EXCERPTED PASSAGE =
▶
# NEW Enigma Camo Products!!!



## PA Hardwoods (Jun 13, 2003)

Here are some more Enigma camo products entirely manufactured of Wolfskin fabric. Now available are:

*Small & Large Elk Bugle Covers*
*Baseball Style Hats* (Available in regular and short brim and structured and non structured styles)
*Dew Rags*
*BDU Style Field Shirt*
*BDU Pants*
*Bowhunters Jacket*

*Coming Soon:*
*3D suit*
*Bib Overalls*
_...and much much more_

Each of these pieces of clothing is custom made to your exact size and specifications. If you do not see something you like but have a piece of clothing in another pattern you would like replicated Chuck will work with you to give you exactly what you want. 

For further information visit Enigma's website at www.enigmacamo.com


----------



## PA Hardwoods (Jun 13, 2003)

Here are photos of the BDU Field Shirt, BDU Pants, Bowhunters Jacket, Dew Rag, and Small and Large Elk Bugle Covers.


----------



## PA Hardwoods (Jun 13, 2003)

Short and Long Brimmed Baseball Caps


----------



## TBrom (May 31, 2006)

I like the look of the jacket, but is the camo pattern actually red?Or is it the way my monitor is showing it?


----------



## danceswithbow (Apr 7, 2004)
◀
REQUIRED TASKS =
a. From the camo products thread, list every item described as now available.
b. Answer these from the camo products thread:
(i) What fabric are the products made entirely of?
(ii) Which two items are listed as coming soon?
(iii) In what brim styles are the baseball style hats offered?
The listing has nothing to do with the camo products thread.

THE DATA =
▶
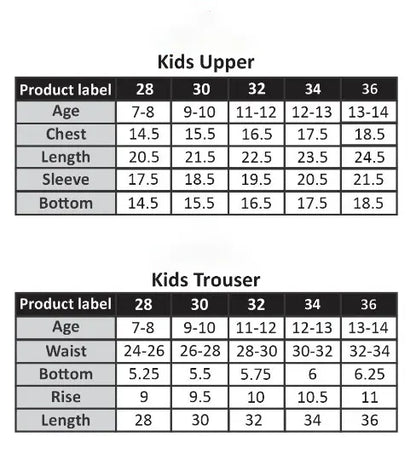 Kids Upper

| Product label | 28 | 30 | 32 | 34 | 36 |
|---|---|---|---|---|---|
| Age | 7-8 | 9-10 | 11-12 | 12-13 | 13-14 |
| Chest | 14.5 | 15.5 | 16.5 | 17.5 | 18.5 |
| Length | 20.5 | 21.5 | 22.5 | 23.5 | 24.5 |
| Sleeve | 17.5 | 18.5 | 19.5 | 20.5 | 21.5 |
| Bottom | 14.5 | 15.5 | 16.5 | 17.5 | 18.5 |

Kids Trouser

| Product label | 28 | 30 | 32 | 34 | 36 |
|---|---|---|---|---|---|
| Age | 7-8 | 9-10 | 11-12 | 12-13 | 13-14 |
| Waist | 24-26 | 26-28 | 28-30 | 30-32 | 32-34 |
| Bottom | 5.25 | 5.5 | 5.75 | 6 | 6.25 |
| Rise | 9 | 9.5 | 10 | 10.5 | 11 |
| Length | 28 | 30 | 32 | 34 | 36 |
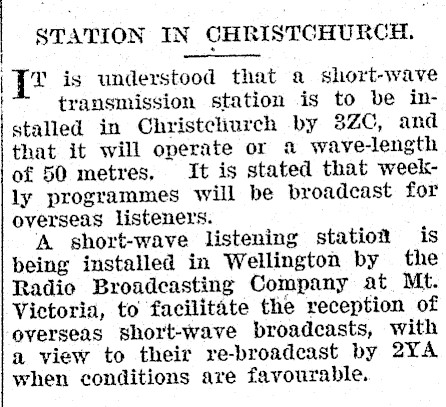 STATION IN CHRISTCHURCH.

IT is understood that a short-wave transmission station is to be installed in Christchurch by 3ZC, and that it will operate or a wave-length of 50 metres. It is stated that weekly programmes will be broadcast for overseas listeners.

A short-wave listening station is being installed in Wellington by the Radio Broadcasting Company at Mt. Victoria, to facilitate the reception of overseas short-wave broadcasts, with a view to their re-broadcast by 2YA when conditions are favourable.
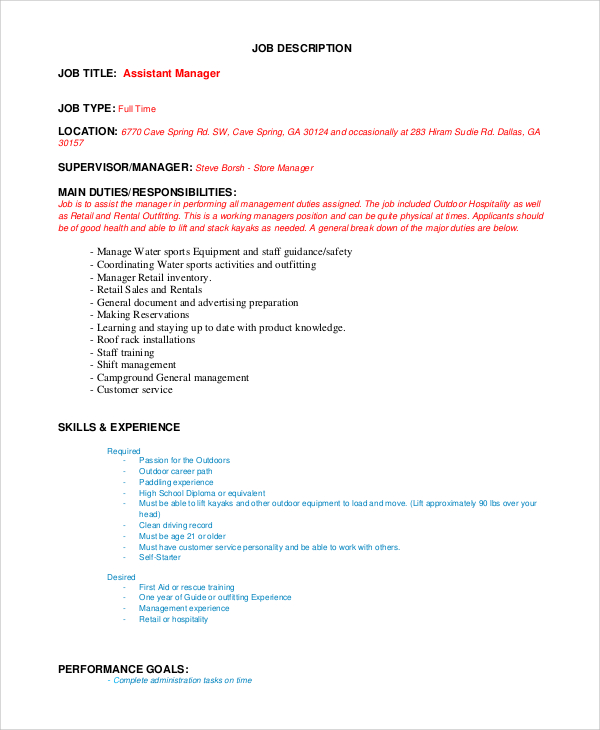 JOB DESCRIPTION

JOB TITLE: Assistant Manager

JOB TYPE: Full Time

LOCATION: 6770 Cave Spring Rd. SW, Cave Spring, GA 30124 and occasionally at 283 Hiram Sudie Rd. Dallas, GA 30157

SUPERVISOR/MANAGER: Steve Borsh - Store Manager

MAIN DUTIES/RESPONSIBILITIES:
Job is to assist the manager in performing all management duties assigned. The job included Outdoor Hospitality as well as Retail and Rental Outfitting. This is a working managers position and can be quite physical at times. Applicants should be of good health and able to lift and stack kayaks as needed. A general break down of the major duties are below.

- Manage Water sports Equipment and staff guidance/safety
- Coordinating Water sports activities and outfitting
- Manager Retail inventory.
- Retail Sales and Rentals
- General document and advertising preparation
- Making Reservations
- Learning and staying up to date with product knowledge.
- Roof rack installations
- Staff training
- Shift management
- Campground General management
- Customer service

SKILLS & EXPERIENCE

Required
- Passion for the Outdoors
- Outdoor career path
- Paddling experience
- High School Diploma or equivalent
- Must be able to lift kayaks and other outdoor equipment to load and move. (Lift approximately 90 lbs over your head)
- Clean driving record
- Must be age 21 or older
- Must have customer service personality and be able to work with others.
- Self-Starter

Desired
- First Aid or rescue training
- One year of Guide or outfitting Experience
- Management experience
- Retail or hospitality

PERFORMANCE GOALS:
- Complete administration tasks on time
◀
ANSWERS TO THE PROBLEMS =
a.
Small & Large Elk Bugle Covers
Baseball Style Hats
Dew Rags
BDU Style Field Shirt
BDU Pants
Bowhunters Jacket

b.
(i) Wolfskin fabric
(ii) The 3D suit and Bib Overalls
(iii) Regular and short brim